** begin **

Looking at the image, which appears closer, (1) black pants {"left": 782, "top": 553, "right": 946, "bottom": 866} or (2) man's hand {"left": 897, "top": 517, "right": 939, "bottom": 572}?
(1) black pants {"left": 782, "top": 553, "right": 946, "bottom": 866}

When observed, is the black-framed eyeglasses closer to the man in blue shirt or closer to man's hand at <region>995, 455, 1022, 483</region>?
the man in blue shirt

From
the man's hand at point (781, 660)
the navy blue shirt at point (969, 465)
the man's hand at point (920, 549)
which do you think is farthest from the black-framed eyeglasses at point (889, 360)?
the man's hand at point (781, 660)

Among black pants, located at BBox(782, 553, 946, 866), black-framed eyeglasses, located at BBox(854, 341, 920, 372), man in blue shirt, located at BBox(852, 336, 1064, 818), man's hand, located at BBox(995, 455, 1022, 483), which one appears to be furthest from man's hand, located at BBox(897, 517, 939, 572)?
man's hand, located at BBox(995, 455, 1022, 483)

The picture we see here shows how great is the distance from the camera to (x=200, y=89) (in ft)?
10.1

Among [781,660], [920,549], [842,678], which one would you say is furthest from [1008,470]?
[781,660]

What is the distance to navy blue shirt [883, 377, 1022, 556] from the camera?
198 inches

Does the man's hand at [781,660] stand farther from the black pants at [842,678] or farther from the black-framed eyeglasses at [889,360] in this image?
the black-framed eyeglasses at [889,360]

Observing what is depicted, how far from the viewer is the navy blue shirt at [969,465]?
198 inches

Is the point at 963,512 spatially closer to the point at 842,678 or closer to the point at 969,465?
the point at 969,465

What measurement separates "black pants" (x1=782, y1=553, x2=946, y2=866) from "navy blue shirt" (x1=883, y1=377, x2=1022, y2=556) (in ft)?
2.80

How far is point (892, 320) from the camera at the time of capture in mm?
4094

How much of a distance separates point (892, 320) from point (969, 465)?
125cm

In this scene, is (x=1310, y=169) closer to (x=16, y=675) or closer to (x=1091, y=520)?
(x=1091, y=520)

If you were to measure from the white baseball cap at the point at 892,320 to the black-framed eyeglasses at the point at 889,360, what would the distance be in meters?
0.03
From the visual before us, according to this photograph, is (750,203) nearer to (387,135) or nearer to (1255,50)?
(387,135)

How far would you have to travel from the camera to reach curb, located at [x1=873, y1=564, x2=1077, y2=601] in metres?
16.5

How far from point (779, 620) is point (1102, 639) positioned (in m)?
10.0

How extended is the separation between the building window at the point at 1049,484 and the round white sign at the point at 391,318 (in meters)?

** end **

Prompt →
Copy all of the data above word for word, from the first line through the last.

Result of this exercise →
Looking at the image, which appears closer, (1) black pants {"left": 782, "top": 553, "right": 946, "bottom": 866} or (2) man's hand {"left": 897, "top": 517, "right": 939, "bottom": 572}?
(1) black pants {"left": 782, "top": 553, "right": 946, "bottom": 866}

When observed, is the black-framed eyeglasses closer to the man in blue shirt or closer to man's hand at <region>995, 455, 1022, 483</region>?
the man in blue shirt

From
the man's hand at point (781, 660)
the navy blue shirt at point (969, 465)
the man's hand at point (920, 549)
which do you think is farthest from the black-framed eyeglasses at point (889, 360)?
the man's hand at point (781, 660)

Among black pants, located at BBox(782, 553, 946, 866), black-framed eyeglasses, located at BBox(854, 341, 920, 372), man in blue shirt, located at BBox(852, 336, 1064, 818), man's hand, located at BBox(995, 455, 1022, 483), which one appears to be furthest from man's hand, located at BBox(897, 517, 939, 572)?
man's hand, located at BBox(995, 455, 1022, 483)

The picture we see here shows how great is the distance from the camera to (x=200, y=89) (in ft)?
10.1

Among [781,660], [920,549], [842,678], which one would you say is furthest from [1008,470]?
[781,660]

What is the distance to navy blue shirt [883, 377, 1022, 556] from the camera?
198 inches

Does the man's hand at [781,660] stand farther from the black pants at [842,678] or farther from the black-framed eyeglasses at [889,360] in this image?
the black-framed eyeglasses at [889,360]

Observing what is depicted, how far from the viewer is the navy blue shirt at [969,465]?
198 inches

Is the point at 963,512 spatially closer to the point at 842,678 or closer to the point at 969,465?
the point at 969,465

What measurement separates "black pants" (x1=782, y1=553, x2=946, y2=866) from "navy blue shirt" (x1=883, y1=377, x2=1022, y2=556) (in ft)?
2.80

How far is point (892, 320) from the camera at the time of capture in mm?
4094

How much of a distance separates point (892, 320) from point (969, 465)?
125cm

In this scene, is (x=1310, y=169) closer to (x=16, y=675) or closer to (x=1091, y=520)?
(x=1091, y=520)

If you were to measure from the white baseball cap at the point at 892,320 to the black-framed eyeglasses at the point at 889,360, what would the distance be in meters?
0.03
From the visual before us, according to this photograph, is (750,203) nearer to (387,135) or nearer to (1255,50)?
(387,135)

How far would you have to travel from the camera to reach curb, located at [x1=873, y1=564, x2=1077, y2=601] in metres?
16.5

How far from point (779, 620) is point (1102, 639) positioned (in m)?
10.0

How extended is the separation between the building window at the point at 1049,484 and the round white sign at the point at 391,318 (in meters)?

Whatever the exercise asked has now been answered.